Copilot commented on code in PR #61843:
URL: https://github.com/apache/doris/pull/61843#discussion_r3004429869
##########
fe/fe-core/src/main/java/org/apache/doris/common/util/S3Util.java:
##########
@@ -597,11 +606,30 @@ private static List<Character>
expandBracketContent(String content) {
*/
public static List<String> expandBracePatterns(String pathPattern) {
List<String> result = new ArrayList<>();
- expandBracePatternsRecursive(pathPattern, result);
+ expandBracePatternsRecursive(pathPattern, result, 0);
return result;
}
- private static void expandBracePatternsRecursive(String pattern,
List<String> result) {
+ /**
+ * Expand brace patterns with a limit on the number of expanded paths.
+ * Stops expansion early if the limit is exceeded, avoiding large
allocations.
+ *
+ * @param pathPattern Path with optional brace patterns
+ * @param maxPaths Maximum number of expanded paths allowed (must be > 0)

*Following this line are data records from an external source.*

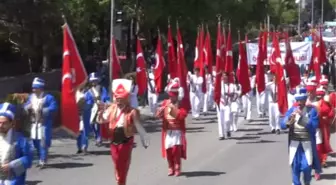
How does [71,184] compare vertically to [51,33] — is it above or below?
below

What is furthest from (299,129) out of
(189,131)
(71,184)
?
(189,131)

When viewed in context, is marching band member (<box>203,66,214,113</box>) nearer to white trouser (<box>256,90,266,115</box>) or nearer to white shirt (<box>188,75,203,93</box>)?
white shirt (<box>188,75,203,93</box>)

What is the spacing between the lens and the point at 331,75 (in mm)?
35219

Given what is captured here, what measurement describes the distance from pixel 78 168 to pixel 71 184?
1801 millimetres

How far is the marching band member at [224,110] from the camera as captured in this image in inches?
728

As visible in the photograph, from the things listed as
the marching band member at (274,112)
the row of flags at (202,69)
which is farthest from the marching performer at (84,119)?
the marching band member at (274,112)

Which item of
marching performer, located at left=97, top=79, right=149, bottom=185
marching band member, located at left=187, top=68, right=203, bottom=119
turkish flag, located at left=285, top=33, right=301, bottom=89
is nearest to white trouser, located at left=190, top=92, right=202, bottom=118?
marching band member, located at left=187, top=68, right=203, bottom=119

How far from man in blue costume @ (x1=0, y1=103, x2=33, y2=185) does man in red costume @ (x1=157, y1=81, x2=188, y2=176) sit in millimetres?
5099

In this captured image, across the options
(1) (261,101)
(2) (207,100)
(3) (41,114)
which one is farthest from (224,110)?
(2) (207,100)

+ * @return List of expanded concrete paths
+ * @throws BraceExpansionTooLargeException if expansion exceeds maxPaths
+ */
+ public static List<String> expandBracePatterns(String pathPattern, int
maxPaths) {
Review Comment:
`expandBracePatterns(String, int)` Javadoc says `maxPaths` must be > 0, but
the implementation treats 0/negative as “unlimited”. Since callers pass
`Config.s3_head_request_max_paths`, setting that config to 0 (which previously
effectively disabled the HEAD optimization) would now remove the limit and
could trigger unbounded expansion / excessive HEAD requests. Please clarify and
enforce the contract (e.g., reject `maxPaths <= 0` in this overload and keep
“unlimited” only for the 1-arg method, or update the config semantics/docs
accordingly).
```suggestion
* @throws BraceExpansionTooLargeException if expansion exceeds maxPaths
* @throws IllegalArgumentException if {@code maxPaths} is not greater
than zero
*/
public static List<String> expandBracePatterns(String pathPattern, int
maxPaths) {
if (maxPaths <= 0) {
throw new IllegalArgumentException("maxPaths must be > 0");
}
```
##########
fe/fe-core/src/test/java/org/apache/doris/common/util/S3UtilTest.java:
##########
@@ -456,5 +456,46 @@ public void testExpandBracketPatterns_malformedBracket() {
// Malformed bracket (no closing ]) - [ kept as literal
Assert.assertEquals("file[abc.csv",
S3Util.expandBracketPatterns("file[abc.csv"));
}
+
+ // Tests for limit-aware expandBracePatterns
+
+ @Test
+ public void testExpandBracePatterns_withinLimit() {
+ // Expansion within the limit should succeed
+ List<String> result = S3Util.expandBracePatterns("file{1,2,3}.csv",
10);
+ Assert.assertEquals(Arrays.asList("file1.csv", "file2.csv",
"file3.csv"), result);
+ }
+
+ @Test
+ public void testExpandBracePatterns_exactlyAtLimit() {
+ // Expansion exactly at the limit should succeed
+ List<String> result = S3Util.expandBracePatterns("file{1,2,3}.csv", 3);
+ Assert.assertEquals(Arrays.asList("file1.csv", "file2.csv",
"file3.csv"), result);
+ }
+
+ @Test(expected = S3Util.BraceExpansionTooLargeException.class)
+ public void testExpandBracePatterns_exceedsLimit() {
+ // Expansion exceeding the limit should throw
+ S3Util.expandBracePatterns("file{1,2,3,4,5}.csv", 3);
+ }
+
+ @Test(expected = S3Util.BraceExpansionTooLargeException.class)
+ public void testExpandBracePatterns_oneOverLimit() {
+ // maxPaths+1 items must also throw (boundary case)
+ S3Util.expandBracePatterns("file{1,2,3,4}.csv", 3);
+ }
+
+ @Test(expected = S3Util.BraceExpansionTooLargeException.class)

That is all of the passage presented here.